The advantage to this strategy is by using the costs and profit you’ll be making, it’s simple to calculate and you’re covering your costs immediately. However, the downside is customers don’t know if they’re getting value for money because they don’t know what the costs are or what they mean. So they might be reluctant to buy as they can’t psychologically set the price.
If you have a lot of competitors, you can leverage their prices and stand out. Again, this is simple to do and allows you to gauge what the true value of your product is in a crowded market.
But basing your pricing structure on your competitors means they’re the focal point for your business. That’s not great. You need to be in control and by using your rival’s prices, you’re always the returner and never the server, to use a tennis analogy.

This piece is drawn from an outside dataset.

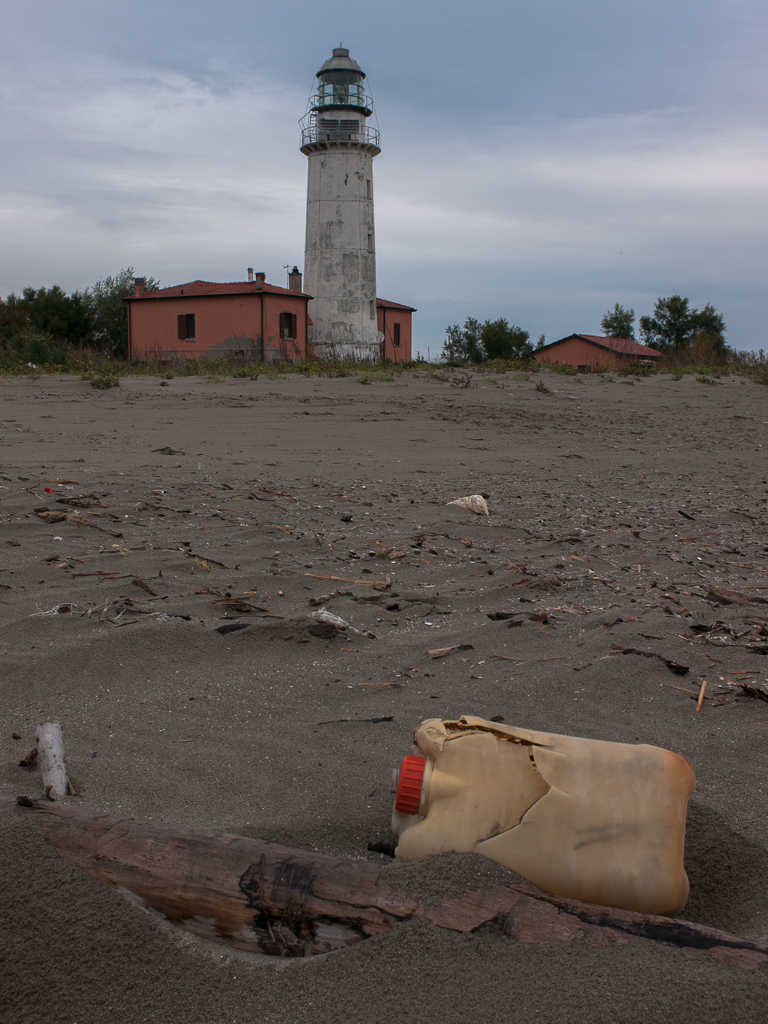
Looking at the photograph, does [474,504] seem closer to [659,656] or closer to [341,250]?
[659,656]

Finally, there’s value-based pricing. This is similar to how Bandcamp allows musicians to set a “pay what you want” price on their releases. The end goal is the customer pays exactly what they want and get the products they need.
The clear advantage to this method is a deeper relationship with your customers, fostering a sense of loyalty. You will also know what improvements need to be made and how much they’ll cost. Generally, if a customer wants more, they’ll pay more.
Given that they aren’t overwhelmed by the number of psychological methods tied into one product. This is where many retailers go wrong.
And, akin to market-based pricing, you’re not calling the shots. Customers still don’t really know how much things cost so they’ll always want to pay less and that could eat into your profit margins.
Psychological pricing is a deep subject and I’ve only touched the surface. The following list of resources and articles go further, delving into real-life case studies and their results
In 2003, a paper called Effects of $9 Price Endings on Retail Sales: Evidence from Field Experiments suggested $9 price endings used by US retailers had “little evidence of their effectiveness”. The paper presented a series of three field-studies in which price endings were experimentally manipulated and the data came to two conclusions.
If you’re still unsure what to set your prices to, check out this case study on the Williams-Sonoma bread maker. Sales were lacklustre upon launch but once they did some market research and shifted to a value-based pricing structure, things changed for them.
Software CEO Neil Davidson wrote Don’t Just Roll The Dice which outlines the economics, pitfalls, and perceptions to pricing in the software industry. A must-read for any software developers or product owners interested in the subject.
The Price Is Right is probably the most entertaining example of psychological pricing. The premise of the show is value-based and you get to see regular people jump through hoops in the name of guessing the prices of goods.
Amongst all the fun is a valuable lesson in how we as human interact with value. When there are incentives involved, we think more about what things are worth. We also realise we had little to no idea in the first place.
That lack of understanding is where pricing tactics can take hold. Savvy shoppers know there isn’t an actual discount and can be put off by the pretence. But it might have been worth much less. So the vendor makes a profit regardless while the customer subconsciously thinks they’ve saved money.
The perfect balance would be retailers selling their products at the price customers can afford and customers understanding how much the products are worth. It seems that being upfront about prices and with a bit of honesty on both sides means there won’t be a need for any Jedi mind tricks.